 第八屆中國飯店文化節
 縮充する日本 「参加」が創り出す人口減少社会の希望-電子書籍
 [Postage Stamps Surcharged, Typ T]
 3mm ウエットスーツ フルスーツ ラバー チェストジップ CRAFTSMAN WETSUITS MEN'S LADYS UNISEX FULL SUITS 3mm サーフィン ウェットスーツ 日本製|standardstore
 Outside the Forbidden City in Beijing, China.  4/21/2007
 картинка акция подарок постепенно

...

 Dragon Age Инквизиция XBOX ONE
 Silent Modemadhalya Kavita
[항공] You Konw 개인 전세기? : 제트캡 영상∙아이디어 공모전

§ EXERCISE INSTRUCTIONS
Leave out every line above except those from the line with "Dragon Age Инквизиция XBOX ONE" up to and including the line with "[항공] You Konw 개인 전세기? : 제트캡 영상∙아이디어 공모전", and copy those exactly.

§ RESPONSE AREA
 Dragon Age Инквизиция XBOX ONE
 Silent Modemadhalya Kavita
[항공] You Konw 개인 전세기? : 제트캡 영상∙아이디어 공모전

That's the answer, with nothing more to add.